* Work to complete *
Count the lines in the records below that contain the word "this", and reply with the number alone.

* Data entries *
· · · · ·

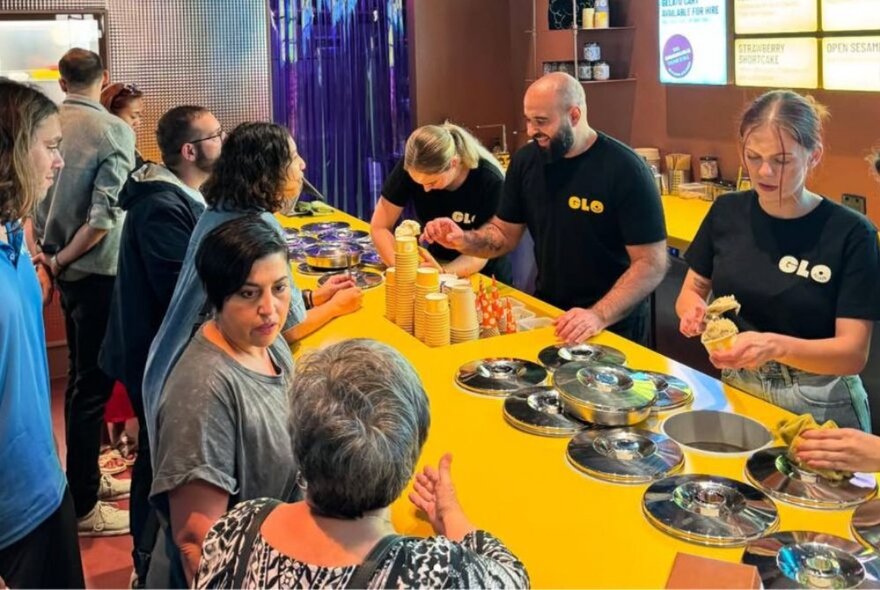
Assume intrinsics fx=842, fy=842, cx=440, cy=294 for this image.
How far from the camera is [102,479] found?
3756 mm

· · · · ·

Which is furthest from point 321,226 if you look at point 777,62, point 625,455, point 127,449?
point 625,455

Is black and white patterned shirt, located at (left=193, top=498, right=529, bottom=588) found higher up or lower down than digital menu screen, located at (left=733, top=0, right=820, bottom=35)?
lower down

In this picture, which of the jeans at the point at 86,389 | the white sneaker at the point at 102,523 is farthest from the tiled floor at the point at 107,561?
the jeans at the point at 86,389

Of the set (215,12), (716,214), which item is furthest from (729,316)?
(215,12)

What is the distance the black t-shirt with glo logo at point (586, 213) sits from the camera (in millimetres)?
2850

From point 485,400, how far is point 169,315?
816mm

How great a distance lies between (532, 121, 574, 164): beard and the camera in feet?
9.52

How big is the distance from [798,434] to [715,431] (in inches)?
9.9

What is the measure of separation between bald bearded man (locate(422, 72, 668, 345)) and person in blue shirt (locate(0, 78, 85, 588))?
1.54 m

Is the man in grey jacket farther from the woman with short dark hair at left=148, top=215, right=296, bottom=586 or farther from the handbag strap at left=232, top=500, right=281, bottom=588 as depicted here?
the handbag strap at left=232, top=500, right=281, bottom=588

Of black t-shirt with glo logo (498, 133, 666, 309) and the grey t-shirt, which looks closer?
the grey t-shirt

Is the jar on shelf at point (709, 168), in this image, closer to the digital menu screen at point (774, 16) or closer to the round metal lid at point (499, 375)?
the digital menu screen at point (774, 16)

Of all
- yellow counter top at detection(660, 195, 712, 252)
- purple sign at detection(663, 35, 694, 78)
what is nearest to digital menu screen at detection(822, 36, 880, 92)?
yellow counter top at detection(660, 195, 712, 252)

· · · · ·

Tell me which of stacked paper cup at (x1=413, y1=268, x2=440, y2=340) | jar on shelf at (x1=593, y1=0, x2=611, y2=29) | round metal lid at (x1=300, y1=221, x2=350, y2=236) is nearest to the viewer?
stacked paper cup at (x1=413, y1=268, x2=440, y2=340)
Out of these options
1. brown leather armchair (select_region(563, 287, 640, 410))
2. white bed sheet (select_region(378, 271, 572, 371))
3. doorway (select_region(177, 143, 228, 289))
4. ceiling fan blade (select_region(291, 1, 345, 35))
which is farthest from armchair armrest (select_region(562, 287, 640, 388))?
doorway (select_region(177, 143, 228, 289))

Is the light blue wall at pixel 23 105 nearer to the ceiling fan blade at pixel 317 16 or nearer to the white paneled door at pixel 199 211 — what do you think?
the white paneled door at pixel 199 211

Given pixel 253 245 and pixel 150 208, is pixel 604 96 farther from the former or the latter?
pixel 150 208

· · · · ·

* Exercise response *
3